## [Quoted passage]
Segment Open
For nearly a decade, financial institutions have been dealing with an increasingly relevant problem: How to deal with marijuana businesses that are legal on the state or local level but illegal under federal law?
For the most part, banks and credit unions have refused to do business with the industry – but a new bill making headway in the U.S. House of Representatives could change that.
Recently, the House Financial Services Committee approved a bill intended to make it easier for businesses in the legal cannabis industry – including dispensaries, growers, and their service providers – to obtain financial services. The bill, the “Secure and Fair Enforcement Banking Act” or “SAFE Banking Act,” would protect banks, credit unions and insurance providers from federal enforcement if they provide services to a cannabis-related business or employees in a state or locality where marijuana sales are legal. Currently, participants in the approximately $10 billion industry can only obtain limited banking services due to a disparity between federal and state and local law.
Most states, including Pennsylvania and Maryland, have legalized the use of marijuana for medical or recreational purposes, but it is still a controlled substance under federal law. Banks and other financial institutions must report transactions that could involve proceeds from cannabis sales and can be penalized under federal anti-money laundering laws for accepting deposits from cannabis-related businesses. The risk of federal scrutiny or prosecution for aiding illegal drug activity has kept most banks from opening accounts for those businesses.
That leaves most of the legal cannabis industry conducting its business entirely in cash – a practice which has raised unique concerns, such as the heightened risk of robbery, theft, tax evasion and other types of fraud. Without bank accounts, many industry participants struggle to make payments to employees and vendors, and to comply with accounting and auditing rules.
The SAFE Banking Act, which is likely to pass on the House floor, would still need to pass through the Senate to become law. If passed, it would open banks’ doors to the cannabis industry by making it illegal for a federal banking regulator to penalize a financial institution that accepts deposits from state-authorized cannabis businesses. Under the Obama administration, the U.S. Department of Justice and the Department of the Treasury’s Financial Crimes Enforcement Network had both indicated that in many cases, banks could safely provide financial services to the legal cannabis industry. However, without a federal law in place, most banks have been reluctant to engage. With the SAFE Banking Act, that may begin to change.
Segment Closed
## [Given information]
Segment Open
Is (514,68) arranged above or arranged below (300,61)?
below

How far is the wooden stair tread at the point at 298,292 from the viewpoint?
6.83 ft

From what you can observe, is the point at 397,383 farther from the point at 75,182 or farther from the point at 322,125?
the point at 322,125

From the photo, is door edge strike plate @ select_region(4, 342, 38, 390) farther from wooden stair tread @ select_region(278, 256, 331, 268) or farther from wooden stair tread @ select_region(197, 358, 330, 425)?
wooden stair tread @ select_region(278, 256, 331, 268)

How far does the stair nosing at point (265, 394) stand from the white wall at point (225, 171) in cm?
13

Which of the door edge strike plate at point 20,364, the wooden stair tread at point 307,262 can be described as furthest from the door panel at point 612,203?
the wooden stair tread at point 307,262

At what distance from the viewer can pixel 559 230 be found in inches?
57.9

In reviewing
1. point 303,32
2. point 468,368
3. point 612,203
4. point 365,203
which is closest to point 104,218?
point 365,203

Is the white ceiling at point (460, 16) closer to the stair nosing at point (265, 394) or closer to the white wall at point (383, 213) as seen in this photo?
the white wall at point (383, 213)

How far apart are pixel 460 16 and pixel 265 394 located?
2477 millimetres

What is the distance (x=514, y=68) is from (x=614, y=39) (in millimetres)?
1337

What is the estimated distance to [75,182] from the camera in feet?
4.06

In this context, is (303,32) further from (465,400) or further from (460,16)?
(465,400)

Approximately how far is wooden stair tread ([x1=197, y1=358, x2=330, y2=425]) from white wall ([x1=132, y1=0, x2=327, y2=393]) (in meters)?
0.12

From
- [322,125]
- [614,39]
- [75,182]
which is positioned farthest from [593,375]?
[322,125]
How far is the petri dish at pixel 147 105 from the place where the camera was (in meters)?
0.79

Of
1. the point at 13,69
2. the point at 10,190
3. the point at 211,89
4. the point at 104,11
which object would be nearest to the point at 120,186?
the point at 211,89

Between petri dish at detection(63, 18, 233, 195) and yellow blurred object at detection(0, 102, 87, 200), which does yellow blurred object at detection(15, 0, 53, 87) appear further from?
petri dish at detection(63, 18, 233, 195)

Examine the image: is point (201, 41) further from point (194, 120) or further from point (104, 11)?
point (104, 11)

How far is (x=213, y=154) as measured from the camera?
Segment Closed
## [Assignment 1]
Answer these from the cannabis banking article:
(a) Which committee approved the bill?
(b) About how large is the legal cannabis industry?
(c) Which chamber of Congress must the bill still pass to become law?
## [Assignment 2]
Do these statements agree with the cannabis banking article? For each, answer yes or no and quote the words that settle it.
(a) Pennsylvania and Maryland have legalized marijuana for medical or recreational use.
(b) The SAFE Banking Act has already become law.
(c) The bill would shield insurance providers as well as banks.

## [Task output 1]
(a) The House Financial Services Committee
(b) Approximately $10 billion
(c) The Senate

## [Task output 2]
(a) Yes: "Most states, including Pennsylvania and Maryland, have legalized the use of marijuana for medical or recreational purposes"
(b) No: "would still need to pass through the Senate to become law"
(c) Yes: "would protect banks, credit unions and insurance providers from federal enforcement"